Di lain pihak, dua sosok JKW-JK justru menghadirkan penggambaran yang sangat berbeda. Kata-kata yang dipilih sederhana. Tidak menghadirkan interpretasi terlalu rumit bagi pemirsa. Tidak salah bila bahasa yang dipakai dalam hidup keseharian memang lebih mengena bagi kalangan rakyat kebanyakan (grassroots). Ini lah yang membuat saya sungguh jatuh hati. Sebenarnya, beberapa waktu lalu saya sendiri sempat kecewa dengan JKW. Beliau dihadirkan di Metro TV dalam acara temu capres. Saya menjumpai JKW yang “cenderung mutar-mutar” saat berbicara tentang pendidikan. Saya memang akhirnya menghibur diri, JKW memang “a guy speaking with data.” Ya, beliau adalah sosok yang sangat mantap saat berbicara tentang 13 sungai yang membelah kota Jakarta. Beliau juga sangat mahir dalam bernegosiasi. Kawasan kumuh yang tidak tersentuh selama beberapa generasi berhasil beliau “sulap” hanya dalam tempo kurang dari dua tahun. Berbagai terobosan pengentasan kemiskinan dan sapaan bagi mereka yang termarginalisasi bisa mengubah wajah Jakarta. Revolusi mental bukan hanya bualan kosong, tetapi sungguh telah mendarah-mendaging dalam diri JKW.

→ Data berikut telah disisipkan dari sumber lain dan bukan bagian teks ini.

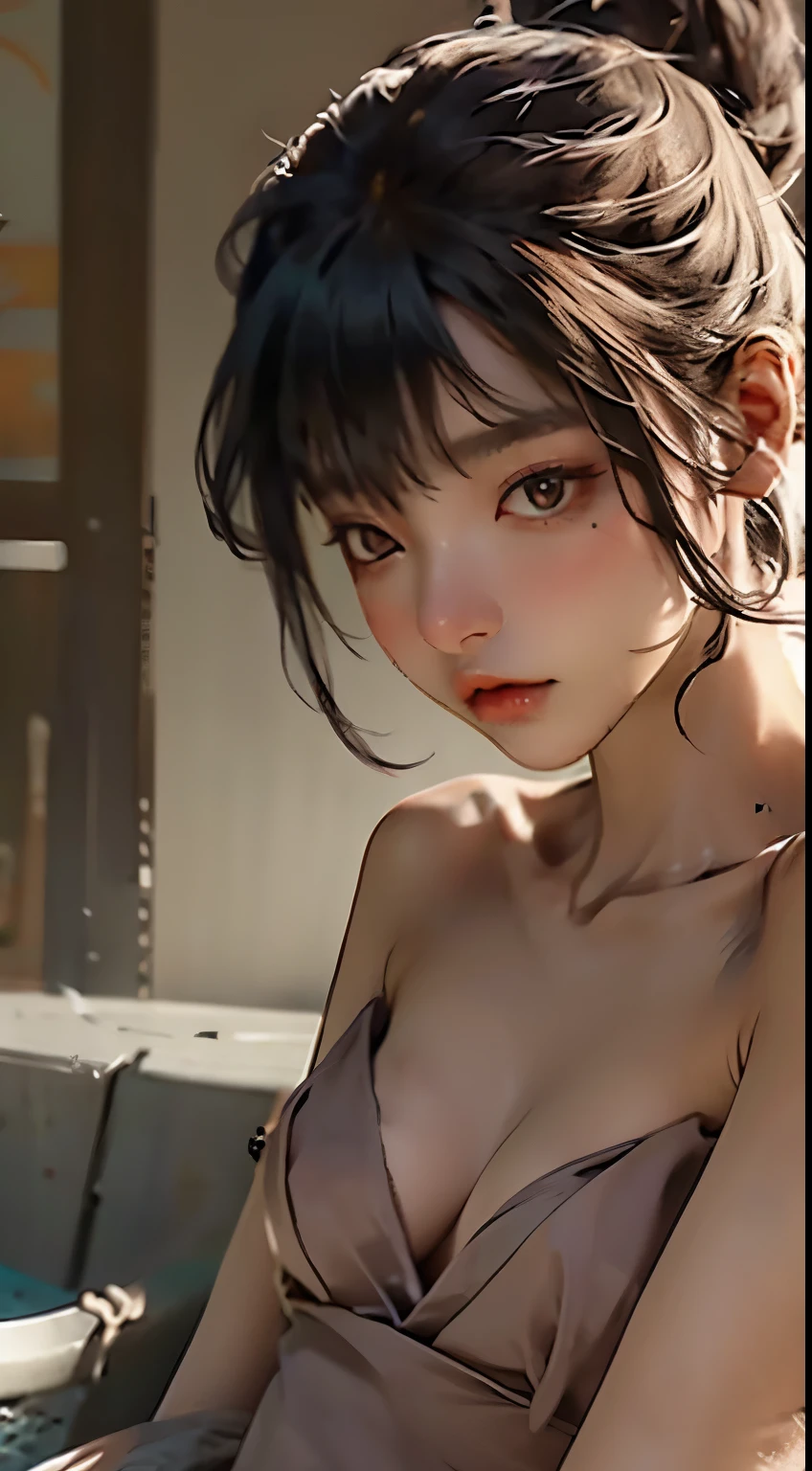 Naked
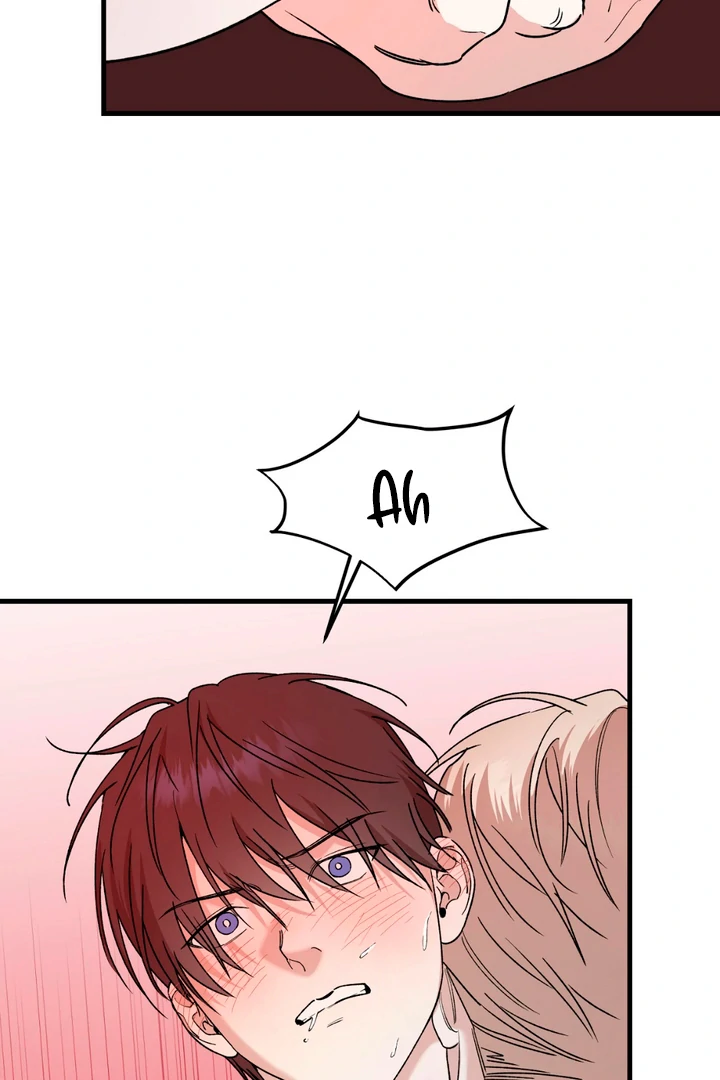 It's a Tiger Chapter 19 page 50 - 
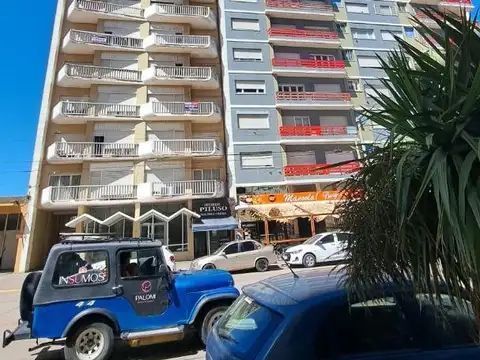 Departamento en Necochea 2 D.Vista al mar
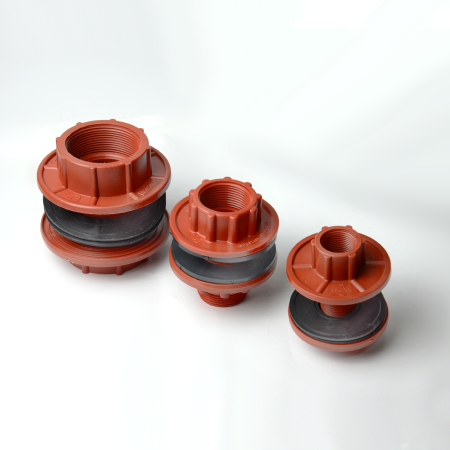 ADAPTADOR/TANQUE POLIMEX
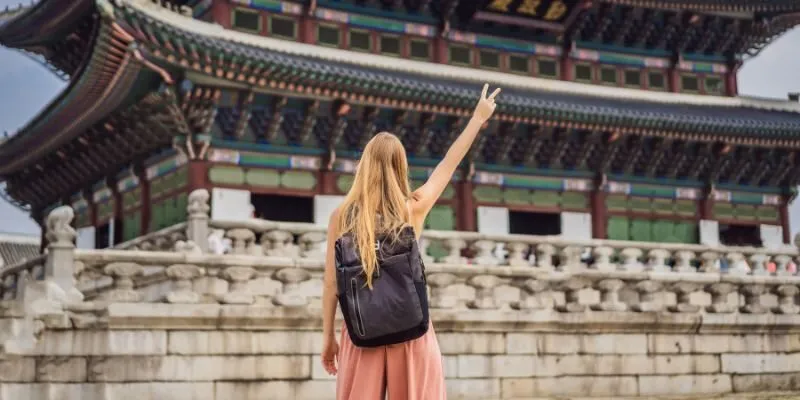 Tour du lịch Hàn Quốc - Đài Loan
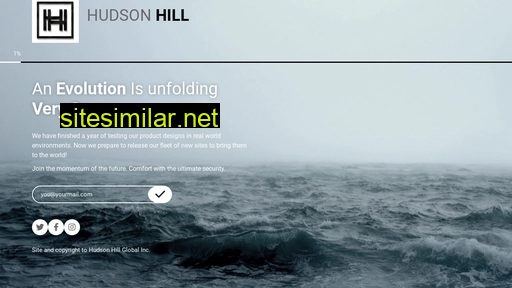 Hudsonhill similar sites
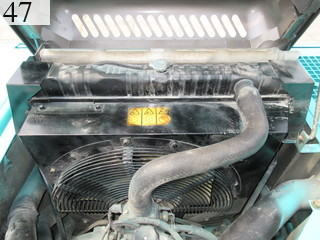 Used Construction Machine Used KOBELCO KOBELCO Demolition excavators Long front SK350LCD-6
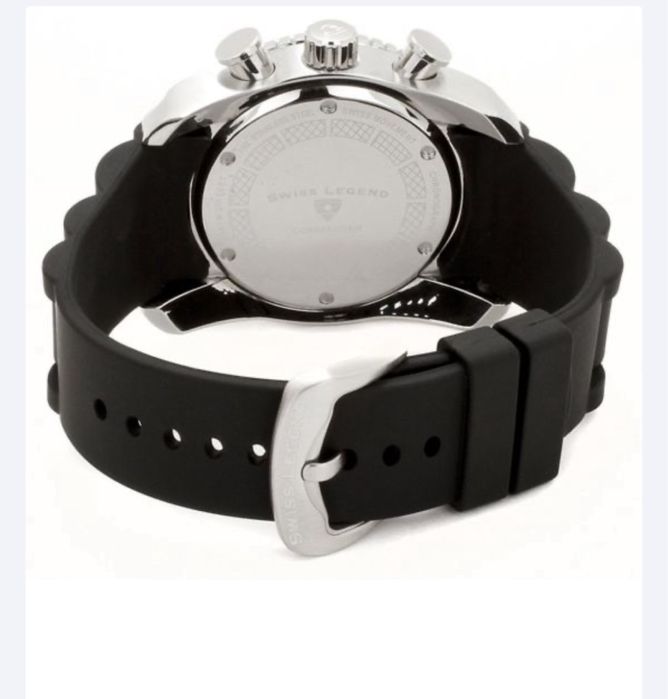 Swiss Legend Commander 20067-01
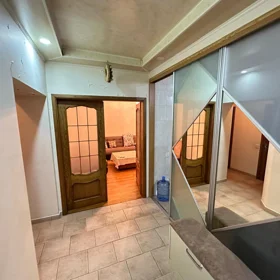 In Baku 107.0 m² apartment is for sale - Image 6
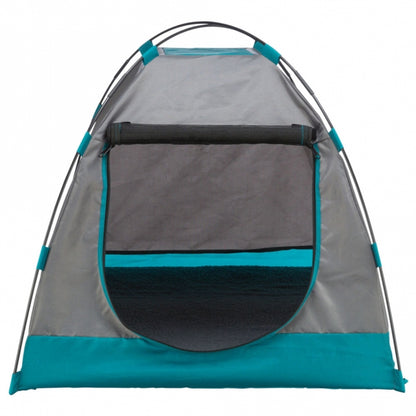 Trixie tent voor honden - 80 × 63 × 65 cm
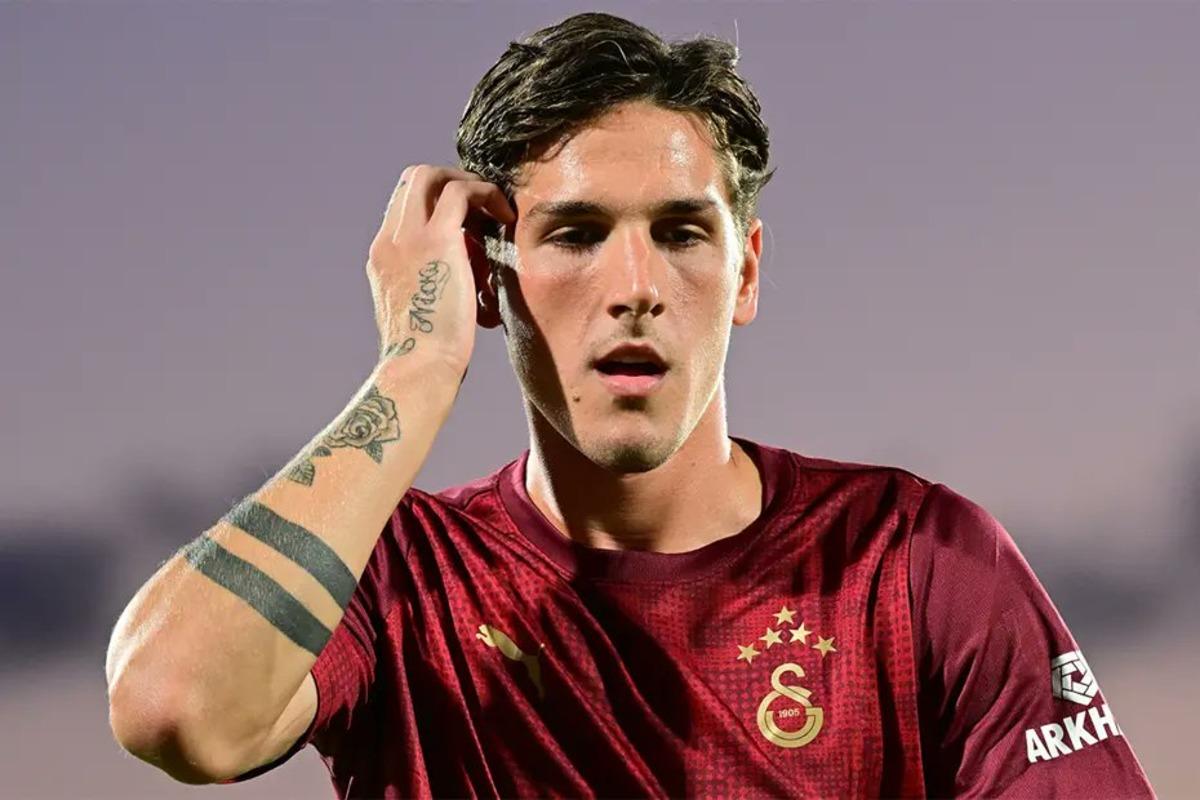 Galatasaray da Zaniolo ve Nelsson için karar verildi! 4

Berakhirnya era great leaders
Warren Bennis, seorang otoritas dalam leadership, mencatat berakhirnya era pemimpin besar yang mengeksploitasi retorika (kepandaian berpidato). Great leaders telah hilang ditelan jaman, karena sekarang masuk jaman accountability era. Era sekarang ini ditandai dengan semakin terbukanya informasi, di mana masyarakat tidak mau membiarkan diri dibodohi dengan klaim-klaim dan slogan-slogan normatif. Kepemimpinan recursive yang bercirikan integritas (satunya kata dan perbuatan) memiliki kekuatan menggerakkan. JKW lahir dan tumbuh besar dalam kemiskinan, dan kemudian tumbuh dalam kepemimpinan dengan cara merangkak dari bawah. Dalam istilah Zalesnik, JKW merupakan twice-born leader – sosok yang dilahirkan dua kali melalui berbagai kesulitan hidup. Beliau dibentuk, diperkuat, dan diperkaya, bahkan melalui berbagai black campaigns. Beliau adalah inspirasi bagi kita yang memperjuangkan kebenaran. Jelas, JKW-JK merupakan pilihan tak terbantahkan.